REQUESTS
[1] Summarize the essay on remembered art moments in Dallas in two sentences.
[2] Extend the essay on remembered art moments in Dallas, picking up right after its last sentence.

READING PASSAGE

As year and decade-end lists materialized, it seemed more interesting to consider forces that escaped the daily turns. Maybe a piece didn’t make it because a work’s deep significance evaded distillation. Maybe a writer couldn’t manage her time.

As I rescued some fragments from notebooks, abandoned Google Docs, and text messages over the past ten years, I found a lot of truth in some false starts. Not all of these are decade-end-list-able projects. Their descriptions are not complete. The idea is simply to share these experiences of art made or felt in Dallas—the moments that are still alive and breathing for me—and perhaps, to inspire you to consider what stays on your mind and why. 

February 2010 

Neon Indian’s last show as a local band at Hailey’s in Denton predictably filled the room. The set  was clean and wracked with the conflict of nervous energy and relaxed grooving that makes Alan Palomo’s work so irresistible live. It isn’t the performance that sticks. It’s the crowd, and what it feels like to press through it. Every single person, it seems, is dancing, except a couple journalists in the back who are judging the other journalists for dancing as if it’s a conflict of interest. 

This should be tied directly to the occasion, but it isn’t. It’s the way people dance at Hailey’s no matter how full the floor is. The night seemed to hold onto itself in the crush of bodies. Light hearts, at least until last call.

November 2012

“Come to the Texas Theatre safe room after 8:30,” Nevada Hill wrote on Facebook, in his own familiar non-mode of capitalization. “Take what you want. Pay if you want. Most things are on the floor, do look through it.” 

In barely lit piles of ink and paper on the floor, wholly unmediated, is a history of North Texas music in playful, guttural prints and flyers. They are both cast aside and precious. Hill’s generosity commanded awe in the room as people came and went. I wonder how he might feel to watch people so taken aback, bending to page through scores and scores of treasure in a gallery where other times they’re not supposed to touch it. I look for Hill to ask but he’s already gone for the night.

April 2015 

Some Beasts by Dallas-raised filmmaker Cameron Nelson has two beginnings. The film opens in a car ensconced by dead leaves, moving somewhere through the Blue Ridge Mountains. The other start, the truest one, comes about ten minutes in. Sal (Frank Mosley) looks for his dear friend, slowly rounds a corner, and finds him facing away with a guitar in a barn-like space insulated almost ritualistically by stacks of hay. Sal listens for almost a full minute before his friend turns around. The drone from his guitar fills the movie, fills my heart.

INFORMATION PROVIDED
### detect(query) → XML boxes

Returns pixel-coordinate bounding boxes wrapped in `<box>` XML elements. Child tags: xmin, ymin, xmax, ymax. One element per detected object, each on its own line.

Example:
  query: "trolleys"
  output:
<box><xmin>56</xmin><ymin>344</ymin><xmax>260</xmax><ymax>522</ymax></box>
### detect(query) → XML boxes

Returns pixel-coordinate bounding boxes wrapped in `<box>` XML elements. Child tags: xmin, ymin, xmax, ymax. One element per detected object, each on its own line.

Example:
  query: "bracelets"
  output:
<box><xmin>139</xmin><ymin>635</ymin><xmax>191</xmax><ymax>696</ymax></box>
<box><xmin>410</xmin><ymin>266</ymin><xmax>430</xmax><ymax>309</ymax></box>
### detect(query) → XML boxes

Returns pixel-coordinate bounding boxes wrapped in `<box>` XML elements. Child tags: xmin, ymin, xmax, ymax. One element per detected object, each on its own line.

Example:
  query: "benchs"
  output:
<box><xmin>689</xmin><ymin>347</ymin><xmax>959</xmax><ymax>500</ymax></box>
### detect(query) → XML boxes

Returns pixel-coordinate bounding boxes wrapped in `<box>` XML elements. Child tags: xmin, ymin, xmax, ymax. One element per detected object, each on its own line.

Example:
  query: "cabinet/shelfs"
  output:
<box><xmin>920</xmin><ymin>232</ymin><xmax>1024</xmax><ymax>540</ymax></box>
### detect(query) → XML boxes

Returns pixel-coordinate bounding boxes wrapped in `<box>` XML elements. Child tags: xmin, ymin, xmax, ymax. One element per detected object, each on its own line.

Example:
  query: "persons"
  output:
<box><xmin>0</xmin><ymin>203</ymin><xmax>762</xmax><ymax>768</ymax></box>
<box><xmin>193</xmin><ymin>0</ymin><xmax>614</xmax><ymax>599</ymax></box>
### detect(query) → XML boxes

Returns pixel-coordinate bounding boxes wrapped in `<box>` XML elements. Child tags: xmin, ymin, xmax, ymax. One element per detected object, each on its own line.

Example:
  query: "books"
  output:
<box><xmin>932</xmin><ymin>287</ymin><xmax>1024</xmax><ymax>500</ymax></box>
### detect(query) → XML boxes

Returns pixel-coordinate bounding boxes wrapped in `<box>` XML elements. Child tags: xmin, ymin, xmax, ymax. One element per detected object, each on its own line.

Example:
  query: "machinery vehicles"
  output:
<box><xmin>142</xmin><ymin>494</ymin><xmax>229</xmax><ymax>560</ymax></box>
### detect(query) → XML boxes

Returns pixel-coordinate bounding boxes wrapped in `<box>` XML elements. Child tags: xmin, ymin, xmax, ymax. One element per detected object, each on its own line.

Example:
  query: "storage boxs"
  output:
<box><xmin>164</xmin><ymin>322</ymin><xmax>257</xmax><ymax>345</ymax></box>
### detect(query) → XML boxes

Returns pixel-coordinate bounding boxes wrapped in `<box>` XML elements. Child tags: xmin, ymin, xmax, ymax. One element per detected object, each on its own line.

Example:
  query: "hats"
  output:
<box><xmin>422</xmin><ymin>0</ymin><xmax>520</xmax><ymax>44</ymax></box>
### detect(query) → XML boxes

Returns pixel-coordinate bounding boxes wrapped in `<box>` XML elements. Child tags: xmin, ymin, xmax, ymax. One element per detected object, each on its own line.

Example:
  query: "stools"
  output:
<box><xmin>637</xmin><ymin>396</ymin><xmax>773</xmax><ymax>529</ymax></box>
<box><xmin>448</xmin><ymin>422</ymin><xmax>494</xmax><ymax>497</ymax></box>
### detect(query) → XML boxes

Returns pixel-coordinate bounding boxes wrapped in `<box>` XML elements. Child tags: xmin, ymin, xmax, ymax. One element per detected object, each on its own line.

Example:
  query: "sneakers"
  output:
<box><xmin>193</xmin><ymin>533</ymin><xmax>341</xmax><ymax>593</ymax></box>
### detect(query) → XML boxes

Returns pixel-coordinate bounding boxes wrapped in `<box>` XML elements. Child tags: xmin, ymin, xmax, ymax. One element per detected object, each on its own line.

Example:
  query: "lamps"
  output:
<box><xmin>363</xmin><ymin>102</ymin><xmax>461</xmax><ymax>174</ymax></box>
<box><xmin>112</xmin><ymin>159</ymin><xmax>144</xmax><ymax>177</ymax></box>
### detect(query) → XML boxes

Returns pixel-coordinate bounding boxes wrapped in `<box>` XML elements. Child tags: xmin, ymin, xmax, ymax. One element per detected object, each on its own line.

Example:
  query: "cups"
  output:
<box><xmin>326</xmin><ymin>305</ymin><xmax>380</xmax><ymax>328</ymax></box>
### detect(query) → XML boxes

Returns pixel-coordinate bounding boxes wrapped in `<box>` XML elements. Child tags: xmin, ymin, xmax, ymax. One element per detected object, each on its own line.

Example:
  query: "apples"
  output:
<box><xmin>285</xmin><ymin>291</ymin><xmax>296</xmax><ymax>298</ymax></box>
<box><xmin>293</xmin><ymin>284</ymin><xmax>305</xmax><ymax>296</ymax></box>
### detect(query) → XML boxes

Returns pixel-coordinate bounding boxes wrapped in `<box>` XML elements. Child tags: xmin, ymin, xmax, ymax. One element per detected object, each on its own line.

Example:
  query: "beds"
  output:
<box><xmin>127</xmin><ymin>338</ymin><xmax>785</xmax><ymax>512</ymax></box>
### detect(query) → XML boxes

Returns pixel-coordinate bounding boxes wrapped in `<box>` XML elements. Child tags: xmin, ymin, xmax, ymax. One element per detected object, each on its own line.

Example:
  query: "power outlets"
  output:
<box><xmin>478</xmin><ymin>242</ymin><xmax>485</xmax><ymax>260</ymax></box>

THE RESULTS
[1] Looking back over the past ten years, the writer gathers fragments from notebooks, abandoned Google Docs, and text messages to share experiences of art made or felt in Dallas that still feel alive. These include Neon Indian's last show as a local band at Hailey's in Denton, Nevada Hill's invitation to take prints and flyers from the Texas Theatre safe room, and Cameron Nelson's film Some Beasts.

[2]
The recognition falls to a point of discomfort. I look down the row at friends I’d brought with me to the premiere at the Dallas International Film Festival, searching their expressions for wonder or boredom. Why can’t I just remain with that sound?

September 2017

Even the title of CLEAVER at Beefhaus sends chills. Cleaver, like one who cuts through bone with a knife; cleaver, like one who joins another family and clings to her husband. Lucia Simek treats the gallery like a garage for part of her contribution to the exhibition. Simek’s work appears in pieces—the kind of elements one doesn’t know what to do with and sets like (perfectly good) refuse outside the main house to gather dust.

I watch Simek lead a group of students through the exhibition on a private tour. The elegant urgency with which she speaks about her art and all the references in it—especially the vandalization by architect Le Corbusier of Eileen Gray’s beach house E1028—keeps humming after the show and the gallery have closed. 

September 2018 

Sarah Ruhl’s Stage Kiss is at Circle Theatre in Fort Worth. She is one of the best living playwrights.

Jeremy Schwartz plays Husband. In the final moments of the play, we learned he has financed the production in which his wife, an actor, has fallen into a phase of lust with an old flame, also cast in the play. Husband has overseen all of this, funded it with his own money. There is a benevolent, loving turn of catharsis when She, played by Sarah Rutan, learns that her mistakes are not only forgiven but wholly endorsed as human. 

I thought there was no way this production of Stage Kiss could do Ruhl justice. I thought this because I have never seen one of her plays performed, and because the production is so near where I live. 

I am completely and totally wrong.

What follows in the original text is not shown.